Set exercise:
Please report every line of the material below that contains the string "rule", copying each line in full. Case counts.

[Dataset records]
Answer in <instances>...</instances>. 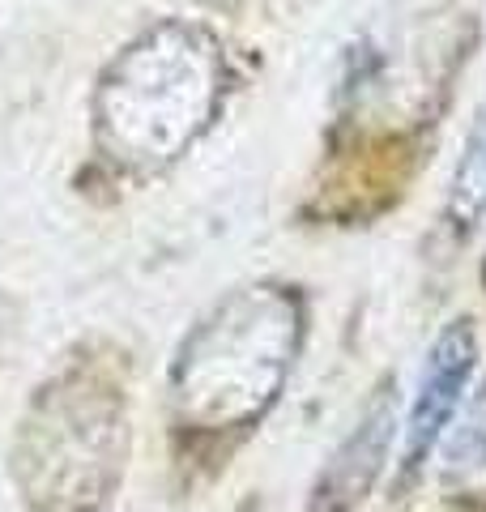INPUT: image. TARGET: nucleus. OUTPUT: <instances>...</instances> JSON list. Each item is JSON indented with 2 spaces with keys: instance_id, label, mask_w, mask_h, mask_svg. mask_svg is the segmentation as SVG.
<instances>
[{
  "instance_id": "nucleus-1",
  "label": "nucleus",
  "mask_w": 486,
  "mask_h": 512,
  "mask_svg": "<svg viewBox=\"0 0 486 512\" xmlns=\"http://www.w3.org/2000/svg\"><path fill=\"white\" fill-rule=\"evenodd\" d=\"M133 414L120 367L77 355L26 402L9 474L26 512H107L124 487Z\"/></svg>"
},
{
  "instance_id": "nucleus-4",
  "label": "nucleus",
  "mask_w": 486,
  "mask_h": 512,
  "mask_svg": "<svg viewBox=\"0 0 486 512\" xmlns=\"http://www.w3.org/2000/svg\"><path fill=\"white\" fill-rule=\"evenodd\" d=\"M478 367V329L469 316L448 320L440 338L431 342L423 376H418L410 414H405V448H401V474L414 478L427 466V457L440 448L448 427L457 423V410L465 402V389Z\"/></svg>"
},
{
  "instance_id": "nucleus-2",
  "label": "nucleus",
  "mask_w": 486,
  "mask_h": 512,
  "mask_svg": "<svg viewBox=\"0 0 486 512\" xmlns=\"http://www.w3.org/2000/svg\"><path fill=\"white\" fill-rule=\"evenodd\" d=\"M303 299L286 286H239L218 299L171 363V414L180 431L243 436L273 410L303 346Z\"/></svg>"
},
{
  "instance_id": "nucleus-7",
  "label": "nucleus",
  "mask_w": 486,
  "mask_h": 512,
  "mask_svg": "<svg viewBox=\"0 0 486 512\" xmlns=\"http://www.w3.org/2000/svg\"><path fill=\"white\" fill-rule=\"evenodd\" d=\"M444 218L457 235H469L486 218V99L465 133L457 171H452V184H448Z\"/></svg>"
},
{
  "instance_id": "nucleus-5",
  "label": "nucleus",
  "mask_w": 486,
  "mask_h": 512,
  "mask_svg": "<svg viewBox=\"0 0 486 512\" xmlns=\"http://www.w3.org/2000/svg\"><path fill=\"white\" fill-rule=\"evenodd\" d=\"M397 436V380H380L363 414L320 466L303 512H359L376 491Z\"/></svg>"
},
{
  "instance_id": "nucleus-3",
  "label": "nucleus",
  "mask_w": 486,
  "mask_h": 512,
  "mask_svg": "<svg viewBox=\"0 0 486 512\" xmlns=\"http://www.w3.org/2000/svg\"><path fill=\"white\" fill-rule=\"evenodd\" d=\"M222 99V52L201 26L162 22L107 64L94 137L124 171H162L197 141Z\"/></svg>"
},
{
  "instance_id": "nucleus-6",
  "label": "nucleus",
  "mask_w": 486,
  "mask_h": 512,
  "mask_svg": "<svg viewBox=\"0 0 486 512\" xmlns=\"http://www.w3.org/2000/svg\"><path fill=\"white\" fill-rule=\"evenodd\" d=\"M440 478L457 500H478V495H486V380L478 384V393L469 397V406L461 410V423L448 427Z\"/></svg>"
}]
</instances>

The solution:
  "mask_svg": "<svg viewBox=\"0 0 486 512\" xmlns=\"http://www.w3.org/2000/svg\"><path fill=\"white\" fill-rule=\"evenodd\" d=\"M133 414L120 367L77 355L26 402L9 474L26 512H107L124 487Z\"/></svg>"
  "mask_svg": "<svg viewBox=\"0 0 486 512\" xmlns=\"http://www.w3.org/2000/svg\"><path fill=\"white\" fill-rule=\"evenodd\" d=\"M478 367V329L469 316L448 320L440 338L431 342L423 376H418L410 414H405V448H401V474L414 478L427 466V457L440 448L448 427L457 423V410L465 402V389Z\"/></svg>"
  "mask_svg": "<svg viewBox=\"0 0 486 512\" xmlns=\"http://www.w3.org/2000/svg\"><path fill=\"white\" fill-rule=\"evenodd\" d=\"M303 299L286 286H239L218 299L171 363V414L180 431L243 436L273 410L303 346Z\"/></svg>"
  "mask_svg": "<svg viewBox=\"0 0 486 512\" xmlns=\"http://www.w3.org/2000/svg\"><path fill=\"white\" fill-rule=\"evenodd\" d=\"M444 218L457 235H469L486 218V99L465 133L457 171H452V184H448Z\"/></svg>"
  "mask_svg": "<svg viewBox=\"0 0 486 512\" xmlns=\"http://www.w3.org/2000/svg\"><path fill=\"white\" fill-rule=\"evenodd\" d=\"M397 436V380H380L363 414L320 466L303 512H359L376 491Z\"/></svg>"
  "mask_svg": "<svg viewBox=\"0 0 486 512\" xmlns=\"http://www.w3.org/2000/svg\"><path fill=\"white\" fill-rule=\"evenodd\" d=\"M222 99V52L201 26L162 22L107 64L94 137L124 171H162L197 141Z\"/></svg>"
  "mask_svg": "<svg viewBox=\"0 0 486 512\" xmlns=\"http://www.w3.org/2000/svg\"><path fill=\"white\" fill-rule=\"evenodd\" d=\"M440 478L457 500H478V495H486V380L478 384V393L469 397V406L461 410V423L448 427Z\"/></svg>"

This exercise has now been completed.